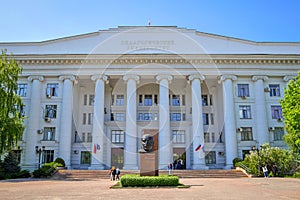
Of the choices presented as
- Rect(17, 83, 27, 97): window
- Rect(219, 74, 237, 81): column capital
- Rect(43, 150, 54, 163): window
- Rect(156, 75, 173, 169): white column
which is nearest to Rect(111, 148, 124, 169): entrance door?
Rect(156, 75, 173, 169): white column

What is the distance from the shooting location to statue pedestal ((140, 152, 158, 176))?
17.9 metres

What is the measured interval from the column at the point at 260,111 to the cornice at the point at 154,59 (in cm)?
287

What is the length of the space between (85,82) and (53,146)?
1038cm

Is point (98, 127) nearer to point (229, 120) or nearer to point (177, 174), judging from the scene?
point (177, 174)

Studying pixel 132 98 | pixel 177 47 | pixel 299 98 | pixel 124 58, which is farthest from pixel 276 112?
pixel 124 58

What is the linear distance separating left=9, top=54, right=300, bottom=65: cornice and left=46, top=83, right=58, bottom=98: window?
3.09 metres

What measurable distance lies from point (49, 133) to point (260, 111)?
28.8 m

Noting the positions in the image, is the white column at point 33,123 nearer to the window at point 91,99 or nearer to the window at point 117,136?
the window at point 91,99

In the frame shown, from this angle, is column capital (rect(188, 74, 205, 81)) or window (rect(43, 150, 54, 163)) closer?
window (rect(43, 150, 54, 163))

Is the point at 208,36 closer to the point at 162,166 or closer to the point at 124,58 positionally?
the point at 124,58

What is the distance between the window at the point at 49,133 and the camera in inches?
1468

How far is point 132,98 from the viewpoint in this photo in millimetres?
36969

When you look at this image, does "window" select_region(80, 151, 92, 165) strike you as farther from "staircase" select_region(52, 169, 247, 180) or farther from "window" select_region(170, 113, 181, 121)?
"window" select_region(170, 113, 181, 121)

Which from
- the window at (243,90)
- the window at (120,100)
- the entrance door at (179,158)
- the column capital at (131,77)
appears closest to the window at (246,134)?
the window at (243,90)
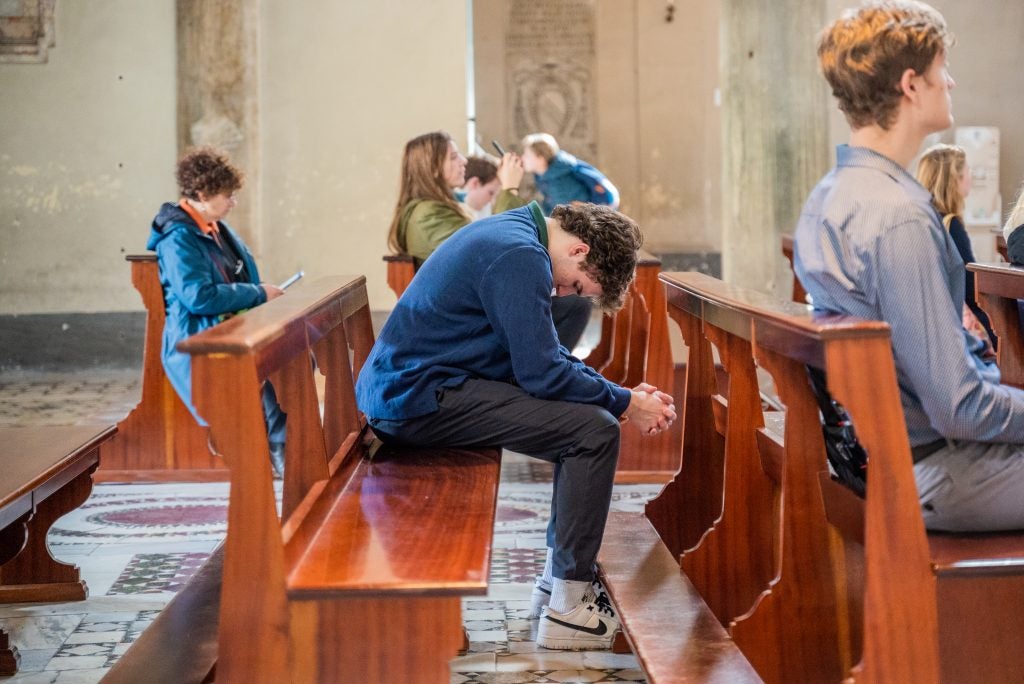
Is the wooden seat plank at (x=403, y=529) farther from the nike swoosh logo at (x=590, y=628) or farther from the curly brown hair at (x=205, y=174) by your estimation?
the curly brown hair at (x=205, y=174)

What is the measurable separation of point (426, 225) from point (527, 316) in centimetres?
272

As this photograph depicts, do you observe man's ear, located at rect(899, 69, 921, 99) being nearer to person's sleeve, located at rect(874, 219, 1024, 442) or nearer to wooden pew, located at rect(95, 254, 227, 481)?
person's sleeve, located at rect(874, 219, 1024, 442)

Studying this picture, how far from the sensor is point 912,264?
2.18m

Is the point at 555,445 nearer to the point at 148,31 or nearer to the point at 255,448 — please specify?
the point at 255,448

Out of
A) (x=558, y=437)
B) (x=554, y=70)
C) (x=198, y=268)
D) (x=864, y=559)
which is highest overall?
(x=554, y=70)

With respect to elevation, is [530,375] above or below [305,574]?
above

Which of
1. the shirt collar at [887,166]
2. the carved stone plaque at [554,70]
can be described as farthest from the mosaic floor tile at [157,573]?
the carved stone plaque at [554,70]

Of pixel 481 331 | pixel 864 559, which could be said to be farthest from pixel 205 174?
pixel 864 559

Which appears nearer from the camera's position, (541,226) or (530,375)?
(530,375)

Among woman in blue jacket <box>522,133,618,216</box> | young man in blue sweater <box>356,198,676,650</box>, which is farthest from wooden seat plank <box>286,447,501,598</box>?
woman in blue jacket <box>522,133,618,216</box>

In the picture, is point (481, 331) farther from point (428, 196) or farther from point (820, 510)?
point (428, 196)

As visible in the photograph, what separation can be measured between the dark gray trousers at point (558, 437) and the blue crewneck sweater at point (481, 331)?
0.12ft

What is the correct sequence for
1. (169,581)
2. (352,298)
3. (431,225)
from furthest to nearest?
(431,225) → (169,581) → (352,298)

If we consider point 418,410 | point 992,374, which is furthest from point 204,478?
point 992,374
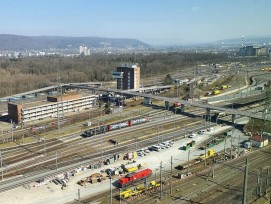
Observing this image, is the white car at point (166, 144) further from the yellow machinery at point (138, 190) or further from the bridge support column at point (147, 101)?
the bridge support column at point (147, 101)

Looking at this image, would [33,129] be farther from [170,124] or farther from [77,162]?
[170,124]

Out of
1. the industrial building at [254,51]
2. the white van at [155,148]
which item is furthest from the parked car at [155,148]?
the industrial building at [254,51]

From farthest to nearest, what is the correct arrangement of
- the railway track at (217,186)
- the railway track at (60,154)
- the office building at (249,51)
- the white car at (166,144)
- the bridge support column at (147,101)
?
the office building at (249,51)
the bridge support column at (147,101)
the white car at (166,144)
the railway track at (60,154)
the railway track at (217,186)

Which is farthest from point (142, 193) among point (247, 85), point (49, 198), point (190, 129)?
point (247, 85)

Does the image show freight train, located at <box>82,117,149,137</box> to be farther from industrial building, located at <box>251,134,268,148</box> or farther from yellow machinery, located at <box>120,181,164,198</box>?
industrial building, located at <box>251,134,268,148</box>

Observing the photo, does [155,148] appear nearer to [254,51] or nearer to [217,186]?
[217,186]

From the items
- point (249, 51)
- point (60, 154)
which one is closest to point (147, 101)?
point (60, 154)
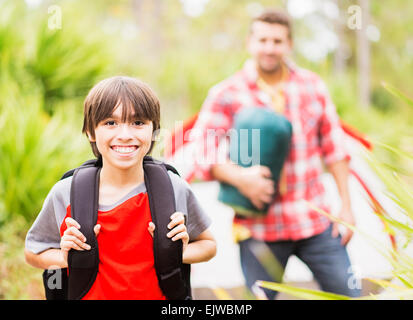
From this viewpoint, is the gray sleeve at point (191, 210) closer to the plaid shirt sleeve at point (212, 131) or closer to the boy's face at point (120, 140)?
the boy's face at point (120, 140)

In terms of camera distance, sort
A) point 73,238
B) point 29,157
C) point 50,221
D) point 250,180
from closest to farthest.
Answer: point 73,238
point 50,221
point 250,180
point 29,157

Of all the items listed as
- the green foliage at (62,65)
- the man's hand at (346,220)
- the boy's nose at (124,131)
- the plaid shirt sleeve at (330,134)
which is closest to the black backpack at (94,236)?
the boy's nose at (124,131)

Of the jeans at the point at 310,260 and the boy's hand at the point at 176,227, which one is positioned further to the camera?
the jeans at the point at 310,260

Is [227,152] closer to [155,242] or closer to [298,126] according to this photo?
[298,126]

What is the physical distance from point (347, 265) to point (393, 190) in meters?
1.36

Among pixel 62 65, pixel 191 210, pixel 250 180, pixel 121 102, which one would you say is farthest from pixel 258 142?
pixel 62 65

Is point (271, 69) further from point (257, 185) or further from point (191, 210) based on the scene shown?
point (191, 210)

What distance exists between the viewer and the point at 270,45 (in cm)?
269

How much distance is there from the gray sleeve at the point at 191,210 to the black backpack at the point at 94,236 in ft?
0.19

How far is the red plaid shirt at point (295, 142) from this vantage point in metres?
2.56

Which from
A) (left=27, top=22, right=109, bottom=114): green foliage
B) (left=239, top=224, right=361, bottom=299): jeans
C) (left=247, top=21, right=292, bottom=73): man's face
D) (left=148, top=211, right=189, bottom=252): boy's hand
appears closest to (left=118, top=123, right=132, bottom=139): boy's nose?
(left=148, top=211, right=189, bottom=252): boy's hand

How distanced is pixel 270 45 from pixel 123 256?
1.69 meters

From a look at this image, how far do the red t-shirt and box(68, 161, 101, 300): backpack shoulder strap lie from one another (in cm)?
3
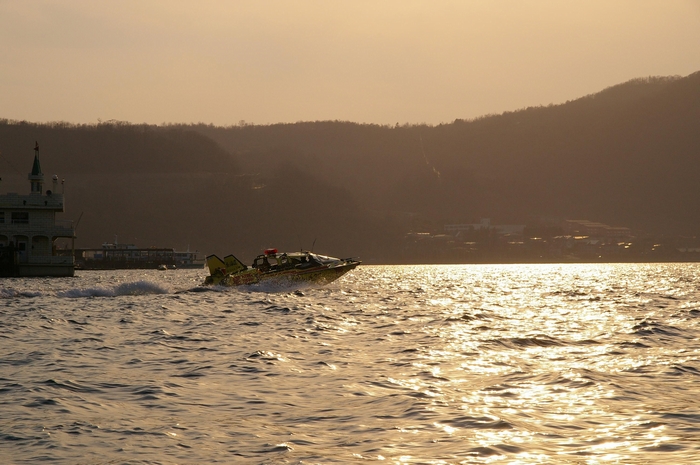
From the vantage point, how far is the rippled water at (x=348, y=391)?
- - - -
*Set task:* Return the records exactly. Don't carry the pictures over.

*Task solution:*
Of the choices presented as
- Rect(17, 83, 27, 97): window
- Rect(219, 74, 237, 81): column capital
- Rect(43, 150, 54, 163): window
- Rect(156, 75, 173, 169): white column
which is nearest to Rect(111, 148, 124, 169): entrance door?
Rect(156, 75, 173, 169): white column

What is the distance from the shooting location to statue pedestal ((140, 152, 158, 176))?
17.9 metres

What is the measured interval from the column at the point at 260,111 to the cornice at the point at 154,59 (in cm)?
287

What is the length of the space between (85,82) and (53,146)?
1038cm

Is point (98, 127) nearer to point (229, 120) or nearer to point (177, 174), judging from the scene?
point (177, 174)

Studying pixel 132 98 | pixel 177 47 | pixel 299 98 | pixel 124 58, which is farthest from pixel 276 112?
pixel 124 58

What is the linear distance separating left=9, top=54, right=300, bottom=65: cornice and left=46, top=83, right=58, bottom=98: window?
3.09 metres

What measurable distance lies from point (49, 133) to point (260, 111)?
28.8 m

Noting the positions in the image, is the white column at point 33,123 nearer to the window at point 91,99 or nearer to the window at point 117,136?
the window at point 91,99

In the frame shown, from this angle, is column capital (rect(188, 74, 205, 81)) or window (rect(43, 150, 54, 163)) closer?
window (rect(43, 150, 54, 163))

Is the point at 208,36 closer to the point at 162,166 or closer to the point at 124,58 positionally?
the point at 124,58

What is the distance between the window at the point at 49,133 and the camera in inches?
1468

How far is point 132,98 from the viewpoint in this photo in millimetres?
36969

When you look at this image, does "window" select_region(80, 151, 92, 165) strike you as farther from "staircase" select_region(52, 169, 247, 180) or farther from "window" select_region(170, 113, 181, 121)?
"window" select_region(170, 113, 181, 121)

Which from
- the window at (243,90)
- the window at (120,100)
- the entrance door at (179,158)
- the column capital at (131,77)
appears closest to the window at (246,134)?
the window at (243,90)
Is the wooden seat plank at (x=403, y=529) farther from the nike swoosh logo at (x=590, y=628) or farther from the curly brown hair at (x=205, y=174) by your estimation?
the curly brown hair at (x=205, y=174)

What is the measurable separation of point (426, 225) from point (527, 316) in centimetres?
272

As this photograph depicts, do you observe man's ear, located at rect(899, 69, 921, 99) being nearer to person's sleeve, located at rect(874, 219, 1024, 442) or nearer to wooden pew, located at rect(95, 254, 227, 481)?
person's sleeve, located at rect(874, 219, 1024, 442)

Studying this picture, how far from the sensor is point 912,264?
2.18m

Is the point at 555,445 nearer to the point at 148,31 or nearer to the point at 255,448 — please specify?
the point at 255,448

Out of
A) (x=558, y=437)
B) (x=554, y=70)
C) (x=198, y=268)
D) (x=864, y=559)
which is highest overall?
(x=554, y=70)

With respect to elevation, is [530,375] above or below [305,574]?
above

Which of
1. the shirt collar at [887,166]
2. the carved stone plaque at [554,70]
can be described as farthest from the mosaic floor tile at [157,573]?
the carved stone plaque at [554,70]

Of pixel 481 331 | pixel 864 559, which could be said to be farthest from pixel 205 174?
pixel 864 559

Which appears nearer from the camera's position, (541,226) or (530,375)?
(530,375)

Among woman in blue jacket <box>522,133,618,216</box> | young man in blue sweater <box>356,198,676,650</box>, which is farthest from wooden seat plank <box>286,447,501,598</box>?
woman in blue jacket <box>522,133,618,216</box>

In the picture, is point (481, 331) farther from point (428, 196) or farther from point (820, 510)?
point (428, 196)

As visible in the photograph, what separation can be measured between the dark gray trousers at point (558, 437) and the blue crewneck sweater at point (481, 331)?
0.12ft

What is the correct sequence for
1. (169,581)
2. (352,298)
3. (431,225)
from furthest to nearest?
(431,225) → (169,581) → (352,298)

If we consider point 418,410 | point 992,374, which is furthest from point 204,478?
point 992,374
Observing this image, is the white car at point (166, 144) further from the yellow machinery at point (138, 190) or further from the bridge support column at point (147, 101)?
the bridge support column at point (147, 101)

Looking at this image, would [33,129] be farther from [170,124] or farther from [77,162]?
[170,124]

Out of
1. the industrial building at [254,51]
2. the white van at [155,148]
which item is furthest from the parked car at [155,148]?
the industrial building at [254,51]

From farthest to nearest, what is the correct arrangement of
- the railway track at (217,186)
- the railway track at (60,154)
- the office building at (249,51)
- the white car at (166,144)
- the bridge support column at (147,101)
?
the office building at (249,51)
the bridge support column at (147,101)
the white car at (166,144)
the railway track at (60,154)
the railway track at (217,186)

Which is farthest from point (142, 193) among point (247, 85), point (49, 198), point (190, 129)?
point (247, 85)

Does the image show freight train, located at <box>82,117,149,137</box> to be farther from industrial building, located at <box>251,134,268,148</box> or farther from yellow machinery, located at <box>120,181,164,198</box>?
industrial building, located at <box>251,134,268,148</box>

Observing the photo, does [155,148] appear nearer to [254,51] or nearer to [217,186]?
[217,186]

From the items
- point (249, 51)
- point (60, 154)
which one is closest to point (147, 101)?
point (60, 154)
From this viewpoint, is the gray sleeve at point (191, 210) closer to the plaid shirt sleeve at point (212, 131) or closer to the boy's face at point (120, 140)?
the boy's face at point (120, 140)

In terms of camera distance, sort
A) point 73,238
B) point 29,157
C) point 50,221
D) point 250,180
from closest to farthest.
Answer: point 73,238
point 50,221
point 250,180
point 29,157

Of all the items listed as
- the green foliage at (62,65)
- the man's hand at (346,220)
- the boy's nose at (124,131)
- the plaid shirt sleeve at (330,134)
which is closest to the black backpack at (94,236)?
the boy's nose at (124,131)

Of the jeans at the point at 310,260 and the boy's hand at the point at 176,227, which one is positioned further to the camera?
the jeans at the point at 310,260

Is [227,152] closer to [155,242] or closer to [298,126] according to this photo?
[298,126]

What is the physical distance from point (347, 265) to point (393, 190) in meters?
1.36

Among pixel 62 65, pixel 191 210, pixel 250 180, pixel 121 102, which one would you say is farthest from pixel 258 142?
pixel 62 65

Is point (271, 69) further from point (257, 185) or further from point (191, 210) based on the scene shown?
point (191, 210)

What distance exists between the viewer and the point at 270,45 (in cm)?
269

How much distance is there from the gray sleeve at the point at 191,210 to the black backpack at the point at 94,236 in ft?
0.19

How far is the red plaid shirt at point (295, 142) from this vantage point in metres?
2.56

Which from
A) (left=27, top=22, right=109, bottom=114): green foliage
B) (left=239, top=224, right=361, bottom=299): jeans
C) (left=247, top=21, right=292, bottom=73): man's face
D) (left=148, top=211, right=189, bottom=252): boy's hand
appears closest to (left=118, top=123, right=132, bottom=139): boy's nose?
(left=148, top=211, right=189, bottom=252): boy's hand

How distanced is pixel 270 45 from pixel 123 256?
1.69 meters

From a look at this image, how far do the red t-shirt and box(68, 161, 101, 300): backpack shoulder strap lie from one another (in cm)?
3
From the vantage point, how far is the rippled water at (x=348, y=391)?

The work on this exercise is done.